Every line below from the one containing "2016-06-17T06:06:23, 2-frame burst." through the one containing "United States, site lebec_CA-30." must be transcribed exactly. Omit all lines outside that stretch.

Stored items
:::::

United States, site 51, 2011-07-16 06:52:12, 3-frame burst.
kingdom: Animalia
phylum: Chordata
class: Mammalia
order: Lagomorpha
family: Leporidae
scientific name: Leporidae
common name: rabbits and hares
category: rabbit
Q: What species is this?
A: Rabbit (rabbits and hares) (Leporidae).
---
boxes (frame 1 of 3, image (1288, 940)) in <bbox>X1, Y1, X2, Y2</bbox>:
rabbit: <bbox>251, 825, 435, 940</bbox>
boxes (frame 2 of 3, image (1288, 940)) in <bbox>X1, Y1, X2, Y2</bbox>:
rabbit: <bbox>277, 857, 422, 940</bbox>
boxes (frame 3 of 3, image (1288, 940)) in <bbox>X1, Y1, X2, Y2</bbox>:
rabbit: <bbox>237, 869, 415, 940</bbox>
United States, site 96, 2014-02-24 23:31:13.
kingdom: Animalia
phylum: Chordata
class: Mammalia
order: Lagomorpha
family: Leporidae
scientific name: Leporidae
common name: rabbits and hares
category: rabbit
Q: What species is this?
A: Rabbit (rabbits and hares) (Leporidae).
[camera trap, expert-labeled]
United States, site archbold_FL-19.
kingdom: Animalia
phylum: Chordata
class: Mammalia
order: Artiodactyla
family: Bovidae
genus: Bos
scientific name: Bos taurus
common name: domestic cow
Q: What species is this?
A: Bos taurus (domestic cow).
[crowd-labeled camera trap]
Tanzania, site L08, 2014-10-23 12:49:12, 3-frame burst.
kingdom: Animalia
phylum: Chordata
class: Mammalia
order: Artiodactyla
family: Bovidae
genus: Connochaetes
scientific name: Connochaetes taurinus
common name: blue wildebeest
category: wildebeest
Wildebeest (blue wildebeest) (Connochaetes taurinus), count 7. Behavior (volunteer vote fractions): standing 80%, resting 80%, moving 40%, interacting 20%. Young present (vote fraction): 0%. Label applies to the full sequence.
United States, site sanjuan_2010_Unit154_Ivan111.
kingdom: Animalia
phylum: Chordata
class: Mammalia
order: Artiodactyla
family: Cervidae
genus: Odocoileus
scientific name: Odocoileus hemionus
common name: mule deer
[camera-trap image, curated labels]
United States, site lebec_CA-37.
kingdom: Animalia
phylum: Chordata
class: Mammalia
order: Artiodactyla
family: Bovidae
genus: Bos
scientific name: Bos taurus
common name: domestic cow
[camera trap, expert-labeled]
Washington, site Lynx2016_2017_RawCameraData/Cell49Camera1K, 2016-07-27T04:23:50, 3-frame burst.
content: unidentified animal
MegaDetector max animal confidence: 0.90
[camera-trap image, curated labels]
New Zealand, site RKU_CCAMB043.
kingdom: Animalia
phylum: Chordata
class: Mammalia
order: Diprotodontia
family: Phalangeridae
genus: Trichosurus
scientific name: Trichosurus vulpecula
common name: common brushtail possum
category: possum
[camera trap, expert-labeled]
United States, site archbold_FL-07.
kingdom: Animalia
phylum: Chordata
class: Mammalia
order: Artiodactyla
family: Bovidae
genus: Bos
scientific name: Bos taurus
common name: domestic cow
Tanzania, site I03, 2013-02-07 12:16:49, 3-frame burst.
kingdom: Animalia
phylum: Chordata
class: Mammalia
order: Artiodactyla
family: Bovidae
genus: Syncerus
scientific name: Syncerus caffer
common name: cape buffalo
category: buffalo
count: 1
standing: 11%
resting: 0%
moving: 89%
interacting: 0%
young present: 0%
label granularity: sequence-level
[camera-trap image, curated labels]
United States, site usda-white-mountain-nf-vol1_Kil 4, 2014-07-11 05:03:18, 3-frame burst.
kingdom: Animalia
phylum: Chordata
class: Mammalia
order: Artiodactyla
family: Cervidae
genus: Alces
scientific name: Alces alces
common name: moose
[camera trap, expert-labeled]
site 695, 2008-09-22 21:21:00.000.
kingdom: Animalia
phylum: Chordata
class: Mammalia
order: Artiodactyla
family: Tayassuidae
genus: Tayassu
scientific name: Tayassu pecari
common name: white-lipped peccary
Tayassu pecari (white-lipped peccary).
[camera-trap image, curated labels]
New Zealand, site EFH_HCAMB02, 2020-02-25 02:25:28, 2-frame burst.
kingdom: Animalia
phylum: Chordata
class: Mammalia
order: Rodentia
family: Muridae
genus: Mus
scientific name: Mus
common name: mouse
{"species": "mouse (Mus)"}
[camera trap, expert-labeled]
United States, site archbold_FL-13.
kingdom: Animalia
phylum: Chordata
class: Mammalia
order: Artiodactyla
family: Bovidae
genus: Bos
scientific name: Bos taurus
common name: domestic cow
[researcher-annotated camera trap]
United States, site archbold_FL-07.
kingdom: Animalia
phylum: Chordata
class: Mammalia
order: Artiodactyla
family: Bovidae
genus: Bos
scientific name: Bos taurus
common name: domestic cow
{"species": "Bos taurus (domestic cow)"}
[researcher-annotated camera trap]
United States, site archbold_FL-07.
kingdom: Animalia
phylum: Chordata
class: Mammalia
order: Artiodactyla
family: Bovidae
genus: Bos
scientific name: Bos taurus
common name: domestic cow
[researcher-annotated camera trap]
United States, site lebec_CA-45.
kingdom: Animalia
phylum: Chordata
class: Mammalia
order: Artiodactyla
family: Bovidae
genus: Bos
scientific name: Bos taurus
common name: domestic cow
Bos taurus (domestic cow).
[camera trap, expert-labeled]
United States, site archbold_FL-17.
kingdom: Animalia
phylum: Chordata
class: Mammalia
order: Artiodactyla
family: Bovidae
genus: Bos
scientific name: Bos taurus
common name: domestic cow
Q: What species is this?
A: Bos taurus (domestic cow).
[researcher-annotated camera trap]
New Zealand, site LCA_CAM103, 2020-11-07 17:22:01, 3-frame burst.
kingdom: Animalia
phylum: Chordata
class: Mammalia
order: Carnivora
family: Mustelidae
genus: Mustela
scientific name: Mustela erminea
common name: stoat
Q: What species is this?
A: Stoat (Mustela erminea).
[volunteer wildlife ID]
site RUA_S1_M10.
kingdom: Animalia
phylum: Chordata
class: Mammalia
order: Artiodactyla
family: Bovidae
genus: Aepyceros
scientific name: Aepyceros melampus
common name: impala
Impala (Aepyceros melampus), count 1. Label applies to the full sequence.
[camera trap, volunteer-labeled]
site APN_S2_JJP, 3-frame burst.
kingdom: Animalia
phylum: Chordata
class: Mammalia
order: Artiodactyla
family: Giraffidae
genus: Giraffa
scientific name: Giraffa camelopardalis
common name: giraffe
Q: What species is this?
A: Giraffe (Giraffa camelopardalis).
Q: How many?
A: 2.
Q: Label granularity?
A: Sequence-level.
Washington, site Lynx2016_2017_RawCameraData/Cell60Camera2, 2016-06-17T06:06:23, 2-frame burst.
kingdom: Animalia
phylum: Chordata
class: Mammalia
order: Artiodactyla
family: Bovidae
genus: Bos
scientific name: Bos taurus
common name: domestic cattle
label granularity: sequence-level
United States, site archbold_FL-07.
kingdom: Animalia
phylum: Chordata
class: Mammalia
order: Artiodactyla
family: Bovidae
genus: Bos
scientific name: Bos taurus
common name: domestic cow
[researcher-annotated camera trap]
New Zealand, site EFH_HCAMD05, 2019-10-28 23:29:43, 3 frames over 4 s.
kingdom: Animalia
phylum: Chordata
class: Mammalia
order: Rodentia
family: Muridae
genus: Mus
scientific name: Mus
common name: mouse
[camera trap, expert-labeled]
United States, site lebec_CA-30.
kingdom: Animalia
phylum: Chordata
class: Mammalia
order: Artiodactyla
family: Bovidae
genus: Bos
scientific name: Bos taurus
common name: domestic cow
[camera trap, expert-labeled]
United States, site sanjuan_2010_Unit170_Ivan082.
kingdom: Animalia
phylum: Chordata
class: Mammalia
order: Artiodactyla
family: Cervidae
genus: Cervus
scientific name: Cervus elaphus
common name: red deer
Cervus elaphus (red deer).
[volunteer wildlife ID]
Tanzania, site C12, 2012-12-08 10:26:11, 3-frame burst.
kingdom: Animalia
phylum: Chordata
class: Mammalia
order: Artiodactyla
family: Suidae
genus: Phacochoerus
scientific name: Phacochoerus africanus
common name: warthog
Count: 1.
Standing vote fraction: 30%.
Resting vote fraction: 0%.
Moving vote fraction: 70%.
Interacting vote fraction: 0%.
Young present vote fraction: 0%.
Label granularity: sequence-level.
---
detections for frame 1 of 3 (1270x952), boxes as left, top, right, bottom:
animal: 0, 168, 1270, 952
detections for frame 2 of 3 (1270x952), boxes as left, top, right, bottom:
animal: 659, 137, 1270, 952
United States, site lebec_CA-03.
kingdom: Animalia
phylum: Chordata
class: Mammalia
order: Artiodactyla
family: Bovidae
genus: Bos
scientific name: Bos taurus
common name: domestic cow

:::::

Your response:
Washington, site Lynx2016_2017_RawCameraData/Cell60Camera2, 2016-06-17T06:06:23, 2-frame burst.
kingdom: Animalia
phylum: Chordata
class: Mammalia
order: Artiodactyla
family: Bovidae
genus: Bos
scientific name: Bos taurus
common name: domestic cattle
label granularity: sequence-level
United States, site archbold_FL-07.
kingdom: Animalia
phylum: Chordata
class: Mammalia
order: Artiodactyla
family: Bovidae
genus: Bos
scientific name: Bos taurus
common name: domestic cow
[researcher-annotated camera trap]
New Zealand, site EFH_HCAMD05, 2019-10-28 23:29:43, 3 frames over 4 s.
kingdom: Animalia
phylum: Chordata
class: Mammalia
order: Rodentia
family: Muridae
genus: Mus
scientific name: Mus
common name: mouse
[camera trap, expert-labeled]
United States, site lebec_CA-30.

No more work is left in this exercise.